HomeEventsPhD defence Satadal Dutta

PhD defence Satadal Dutta

Avalanche-mode silicon LEDs for monolithic optical coupling in CMOS technology 

Complementary Metal-Oxide-Semiconductor (CMOS) integrated circuit (IC) technology is the most commercially successful platform in modern electronic and control systems. So called "smart power" technologies such as Bipolar CMOS DMOS (BCD), combine the computational power of CMOS with high voltage transistors (~20-100 V) to enable the monolithic integration of advanced smart power applications used in e.g. automotive (car) applications, digital audio amplifiers, and integrated analog-digital systems. Many of such systems require data communication or signal transfer with galvanic isolation, for safety and interference reasons or to interface between low voltage digital parts and high voltage (power) components on an IC. Optocouplers transfer signals optically across a galvanically isolated channel. They can be operated for a wide range of data rates (including DC), and are less prone to external electromagnetic interference. Monolithic integration of such optocouplers in CMOS ICs require research and development of suitable light emitters and light detectors for an energy efficient, high speed, and cost effective operation of the system.

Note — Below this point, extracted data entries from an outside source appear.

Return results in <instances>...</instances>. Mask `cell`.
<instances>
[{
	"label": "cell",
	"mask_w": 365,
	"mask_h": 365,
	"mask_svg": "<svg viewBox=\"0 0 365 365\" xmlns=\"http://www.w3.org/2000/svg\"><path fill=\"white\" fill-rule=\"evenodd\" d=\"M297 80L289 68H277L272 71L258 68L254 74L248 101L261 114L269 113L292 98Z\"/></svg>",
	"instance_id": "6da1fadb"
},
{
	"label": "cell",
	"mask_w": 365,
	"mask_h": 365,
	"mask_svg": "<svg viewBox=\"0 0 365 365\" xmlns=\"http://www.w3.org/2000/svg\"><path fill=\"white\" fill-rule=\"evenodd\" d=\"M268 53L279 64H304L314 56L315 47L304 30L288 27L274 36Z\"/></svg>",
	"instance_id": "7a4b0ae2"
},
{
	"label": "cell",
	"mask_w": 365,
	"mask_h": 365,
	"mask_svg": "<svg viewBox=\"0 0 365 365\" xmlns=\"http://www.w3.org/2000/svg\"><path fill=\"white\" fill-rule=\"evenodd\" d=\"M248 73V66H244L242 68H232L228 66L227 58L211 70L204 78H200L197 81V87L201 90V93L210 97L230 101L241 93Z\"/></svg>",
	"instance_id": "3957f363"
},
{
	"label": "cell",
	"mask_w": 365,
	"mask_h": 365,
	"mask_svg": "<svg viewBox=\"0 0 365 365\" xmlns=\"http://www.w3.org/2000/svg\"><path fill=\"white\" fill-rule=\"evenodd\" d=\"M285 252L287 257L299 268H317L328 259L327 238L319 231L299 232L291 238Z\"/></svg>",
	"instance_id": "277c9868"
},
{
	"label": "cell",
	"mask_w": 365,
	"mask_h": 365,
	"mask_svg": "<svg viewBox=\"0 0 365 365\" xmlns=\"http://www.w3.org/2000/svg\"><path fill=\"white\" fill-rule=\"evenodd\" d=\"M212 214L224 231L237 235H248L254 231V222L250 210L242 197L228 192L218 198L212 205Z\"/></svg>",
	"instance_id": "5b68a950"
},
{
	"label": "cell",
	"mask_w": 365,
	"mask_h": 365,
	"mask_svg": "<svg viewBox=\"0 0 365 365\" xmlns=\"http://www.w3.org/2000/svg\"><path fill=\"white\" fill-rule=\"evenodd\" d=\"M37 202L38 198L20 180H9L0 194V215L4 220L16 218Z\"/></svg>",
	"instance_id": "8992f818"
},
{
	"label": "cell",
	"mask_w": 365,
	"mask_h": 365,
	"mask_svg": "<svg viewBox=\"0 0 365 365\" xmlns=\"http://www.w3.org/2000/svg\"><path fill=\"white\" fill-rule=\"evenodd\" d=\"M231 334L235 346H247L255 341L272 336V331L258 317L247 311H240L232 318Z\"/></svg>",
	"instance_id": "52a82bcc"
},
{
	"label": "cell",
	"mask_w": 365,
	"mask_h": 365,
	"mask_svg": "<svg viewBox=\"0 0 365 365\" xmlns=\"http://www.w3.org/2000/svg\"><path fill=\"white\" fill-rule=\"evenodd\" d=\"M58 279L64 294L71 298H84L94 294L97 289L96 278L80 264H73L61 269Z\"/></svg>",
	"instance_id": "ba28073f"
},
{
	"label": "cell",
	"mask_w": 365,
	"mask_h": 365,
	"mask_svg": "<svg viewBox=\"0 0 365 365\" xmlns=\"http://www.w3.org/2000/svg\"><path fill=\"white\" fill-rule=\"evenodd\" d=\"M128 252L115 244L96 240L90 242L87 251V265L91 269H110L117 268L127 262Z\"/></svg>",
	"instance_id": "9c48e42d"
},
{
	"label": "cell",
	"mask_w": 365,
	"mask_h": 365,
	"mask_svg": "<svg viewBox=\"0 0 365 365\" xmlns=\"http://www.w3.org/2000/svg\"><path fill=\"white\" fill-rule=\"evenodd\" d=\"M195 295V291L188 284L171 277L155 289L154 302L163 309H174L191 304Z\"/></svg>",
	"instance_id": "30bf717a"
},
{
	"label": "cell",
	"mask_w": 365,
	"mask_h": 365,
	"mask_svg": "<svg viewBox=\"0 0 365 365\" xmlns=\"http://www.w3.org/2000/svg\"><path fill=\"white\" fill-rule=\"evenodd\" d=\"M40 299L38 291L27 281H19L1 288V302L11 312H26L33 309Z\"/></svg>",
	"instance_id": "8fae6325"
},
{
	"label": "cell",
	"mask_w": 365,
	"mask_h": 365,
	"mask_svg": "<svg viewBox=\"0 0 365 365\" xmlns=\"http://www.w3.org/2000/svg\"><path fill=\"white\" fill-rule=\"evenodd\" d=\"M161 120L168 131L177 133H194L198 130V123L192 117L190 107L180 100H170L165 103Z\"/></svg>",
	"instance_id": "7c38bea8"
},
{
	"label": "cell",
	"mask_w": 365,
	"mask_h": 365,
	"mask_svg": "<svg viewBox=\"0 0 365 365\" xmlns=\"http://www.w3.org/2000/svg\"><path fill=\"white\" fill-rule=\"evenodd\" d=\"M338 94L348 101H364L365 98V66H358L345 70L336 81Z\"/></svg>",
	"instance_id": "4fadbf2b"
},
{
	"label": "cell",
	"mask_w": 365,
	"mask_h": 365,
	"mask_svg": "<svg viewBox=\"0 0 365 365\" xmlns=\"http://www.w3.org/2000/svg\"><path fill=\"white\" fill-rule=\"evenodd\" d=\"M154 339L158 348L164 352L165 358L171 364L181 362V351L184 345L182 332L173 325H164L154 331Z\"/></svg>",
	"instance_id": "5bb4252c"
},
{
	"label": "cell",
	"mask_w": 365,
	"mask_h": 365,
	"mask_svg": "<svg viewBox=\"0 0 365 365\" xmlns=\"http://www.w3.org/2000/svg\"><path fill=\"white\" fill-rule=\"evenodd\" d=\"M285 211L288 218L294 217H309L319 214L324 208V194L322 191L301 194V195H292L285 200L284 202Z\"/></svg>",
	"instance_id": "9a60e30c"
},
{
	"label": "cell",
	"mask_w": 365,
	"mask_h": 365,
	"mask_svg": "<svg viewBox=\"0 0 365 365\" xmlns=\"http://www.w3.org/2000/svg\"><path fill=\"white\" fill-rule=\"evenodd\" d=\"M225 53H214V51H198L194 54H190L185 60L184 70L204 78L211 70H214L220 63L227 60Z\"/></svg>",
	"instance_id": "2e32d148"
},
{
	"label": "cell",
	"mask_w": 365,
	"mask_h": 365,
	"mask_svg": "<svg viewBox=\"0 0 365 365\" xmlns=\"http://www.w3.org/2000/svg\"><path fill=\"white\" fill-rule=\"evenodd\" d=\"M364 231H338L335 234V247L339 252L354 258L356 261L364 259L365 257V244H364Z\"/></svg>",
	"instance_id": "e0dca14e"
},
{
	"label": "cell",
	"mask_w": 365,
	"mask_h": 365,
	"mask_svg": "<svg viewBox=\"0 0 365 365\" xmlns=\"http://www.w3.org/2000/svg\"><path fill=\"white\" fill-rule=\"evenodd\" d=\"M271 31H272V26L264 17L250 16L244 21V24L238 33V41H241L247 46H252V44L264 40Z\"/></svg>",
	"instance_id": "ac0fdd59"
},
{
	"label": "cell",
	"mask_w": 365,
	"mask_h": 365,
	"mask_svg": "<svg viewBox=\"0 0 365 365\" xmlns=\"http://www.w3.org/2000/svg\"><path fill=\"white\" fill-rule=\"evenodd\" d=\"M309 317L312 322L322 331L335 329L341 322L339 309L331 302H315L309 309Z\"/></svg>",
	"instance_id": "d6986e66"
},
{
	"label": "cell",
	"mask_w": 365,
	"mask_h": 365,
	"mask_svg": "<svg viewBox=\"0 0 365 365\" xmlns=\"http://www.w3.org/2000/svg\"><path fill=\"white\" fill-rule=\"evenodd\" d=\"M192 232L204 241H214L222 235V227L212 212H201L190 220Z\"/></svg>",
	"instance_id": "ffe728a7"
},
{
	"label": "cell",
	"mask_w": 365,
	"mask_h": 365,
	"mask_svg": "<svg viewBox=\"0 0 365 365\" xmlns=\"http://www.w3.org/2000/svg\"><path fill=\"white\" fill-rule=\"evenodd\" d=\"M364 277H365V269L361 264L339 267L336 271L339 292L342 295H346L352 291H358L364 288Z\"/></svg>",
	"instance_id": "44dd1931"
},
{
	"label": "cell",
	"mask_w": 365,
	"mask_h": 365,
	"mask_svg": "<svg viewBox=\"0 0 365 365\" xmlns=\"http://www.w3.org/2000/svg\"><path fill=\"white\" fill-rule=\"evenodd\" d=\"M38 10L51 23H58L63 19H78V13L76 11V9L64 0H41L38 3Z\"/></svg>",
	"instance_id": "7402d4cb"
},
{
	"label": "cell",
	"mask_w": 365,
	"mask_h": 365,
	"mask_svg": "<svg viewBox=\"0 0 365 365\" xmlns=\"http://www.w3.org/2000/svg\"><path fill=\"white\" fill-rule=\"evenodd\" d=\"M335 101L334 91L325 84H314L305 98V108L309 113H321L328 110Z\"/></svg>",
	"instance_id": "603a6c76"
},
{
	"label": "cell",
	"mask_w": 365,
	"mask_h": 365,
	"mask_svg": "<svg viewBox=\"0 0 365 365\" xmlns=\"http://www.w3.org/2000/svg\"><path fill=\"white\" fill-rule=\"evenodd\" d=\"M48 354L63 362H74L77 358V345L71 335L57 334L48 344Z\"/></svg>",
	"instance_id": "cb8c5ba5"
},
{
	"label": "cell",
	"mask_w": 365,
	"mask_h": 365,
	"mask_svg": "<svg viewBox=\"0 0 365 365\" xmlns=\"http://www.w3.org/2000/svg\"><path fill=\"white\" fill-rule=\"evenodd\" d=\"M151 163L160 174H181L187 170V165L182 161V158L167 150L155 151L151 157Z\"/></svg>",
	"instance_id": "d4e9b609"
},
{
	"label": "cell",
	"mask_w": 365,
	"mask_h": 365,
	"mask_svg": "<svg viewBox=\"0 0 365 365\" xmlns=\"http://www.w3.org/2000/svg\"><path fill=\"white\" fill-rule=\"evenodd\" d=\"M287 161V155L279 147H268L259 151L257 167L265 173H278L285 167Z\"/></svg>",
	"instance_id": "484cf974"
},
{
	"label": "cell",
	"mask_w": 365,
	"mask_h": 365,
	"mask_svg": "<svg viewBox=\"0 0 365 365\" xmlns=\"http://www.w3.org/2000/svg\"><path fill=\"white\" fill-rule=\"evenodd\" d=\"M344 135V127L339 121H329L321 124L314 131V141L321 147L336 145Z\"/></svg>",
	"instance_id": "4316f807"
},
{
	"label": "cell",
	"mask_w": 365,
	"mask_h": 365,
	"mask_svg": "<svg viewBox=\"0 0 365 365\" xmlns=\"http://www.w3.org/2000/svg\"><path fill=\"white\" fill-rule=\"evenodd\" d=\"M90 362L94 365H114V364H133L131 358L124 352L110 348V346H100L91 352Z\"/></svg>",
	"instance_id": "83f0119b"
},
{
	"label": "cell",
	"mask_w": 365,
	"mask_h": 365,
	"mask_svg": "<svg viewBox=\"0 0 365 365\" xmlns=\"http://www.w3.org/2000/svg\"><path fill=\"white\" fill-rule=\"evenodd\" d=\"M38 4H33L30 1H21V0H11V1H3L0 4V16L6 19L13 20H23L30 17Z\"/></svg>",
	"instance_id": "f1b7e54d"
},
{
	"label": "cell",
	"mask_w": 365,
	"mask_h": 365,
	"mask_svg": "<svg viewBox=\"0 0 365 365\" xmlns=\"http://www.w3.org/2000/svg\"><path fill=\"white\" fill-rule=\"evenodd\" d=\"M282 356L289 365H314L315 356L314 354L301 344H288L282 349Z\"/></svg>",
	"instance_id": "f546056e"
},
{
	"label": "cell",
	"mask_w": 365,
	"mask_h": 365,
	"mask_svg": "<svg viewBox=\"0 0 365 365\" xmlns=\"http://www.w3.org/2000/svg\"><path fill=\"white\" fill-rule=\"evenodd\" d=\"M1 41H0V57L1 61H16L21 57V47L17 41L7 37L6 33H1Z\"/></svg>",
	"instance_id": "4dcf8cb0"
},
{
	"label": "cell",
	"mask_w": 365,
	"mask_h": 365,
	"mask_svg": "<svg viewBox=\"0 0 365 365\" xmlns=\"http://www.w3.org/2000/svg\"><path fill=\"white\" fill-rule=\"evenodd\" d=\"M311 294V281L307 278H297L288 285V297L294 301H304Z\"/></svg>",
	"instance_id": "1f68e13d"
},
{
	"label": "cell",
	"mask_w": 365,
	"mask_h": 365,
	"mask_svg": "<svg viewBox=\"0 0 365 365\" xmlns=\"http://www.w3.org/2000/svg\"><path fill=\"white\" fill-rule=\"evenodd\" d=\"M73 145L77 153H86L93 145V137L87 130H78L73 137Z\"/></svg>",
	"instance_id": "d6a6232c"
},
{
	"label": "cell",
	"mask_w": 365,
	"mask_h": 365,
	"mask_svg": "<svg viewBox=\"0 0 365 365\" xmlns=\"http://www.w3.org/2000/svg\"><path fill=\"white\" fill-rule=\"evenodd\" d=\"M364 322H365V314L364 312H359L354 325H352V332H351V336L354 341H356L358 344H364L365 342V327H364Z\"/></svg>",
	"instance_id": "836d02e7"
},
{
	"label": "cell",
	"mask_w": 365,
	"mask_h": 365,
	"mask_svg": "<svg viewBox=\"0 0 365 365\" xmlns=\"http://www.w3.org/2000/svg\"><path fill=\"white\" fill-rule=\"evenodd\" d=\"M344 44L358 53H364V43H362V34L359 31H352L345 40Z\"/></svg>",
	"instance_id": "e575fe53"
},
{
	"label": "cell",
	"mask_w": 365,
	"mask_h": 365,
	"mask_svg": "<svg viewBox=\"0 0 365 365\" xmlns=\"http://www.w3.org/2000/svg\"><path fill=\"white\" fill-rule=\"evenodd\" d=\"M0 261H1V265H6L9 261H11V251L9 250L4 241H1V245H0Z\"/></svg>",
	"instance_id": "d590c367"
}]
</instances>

This PhD thesis covers two broad aspects. Firstly, it deals with the physics, design, and analysis of efficient light emitting diodes (LEDs) in silicon CMOS technology. Silicon LEDs conventionally emit infrared light (~1100 nm), which is not compatible with the spectral detection efficiency of silicon photo-detectors. This is because silicon can efficiently detect light having wavelengths of less than ~1000 nm. Therefore the focus is on a specific design solution to this problem, where the LED is biased in "avalanche breakdown". In this situation, there exists a high electric field in the device, which is responsible for light being emitted at shorter wavelengths (400 nm-900 nm). Such an emission, if properly guided laterally across the CMOS IC, would be detected by a silicon photodiode with a relatively high quantum efficiency.  Wide-spectrum Si LEDs are promising for the integration of opto-electronics in CMOS.

Secondly, this thesis analyzes the feasibility of realizing a monolithic optical link using silicon LEDs in a BCD silicon-on-insulator (SOI) CMOS technology, from a device physics viewpoint. The optical coupling is treated as a conversion process from electrons to photons (in the LED) and back again to electrons (in the detector). Analysis is done from the viewpoint of coupling efficiency, where also the effect of heating across such a link due to high power dissipation in the avalanche-mode LED has been considered. Optical propagation via built-in waveguides in SOI technologies is also studied using Finite difference time-domain simulations. The analysis of this link is aimed at integrating avalanche-mode LEDs, which have the potential to be driven at high speeds (~ GHz), with single-photon sensitive optical detectors (e.g. using SPADs).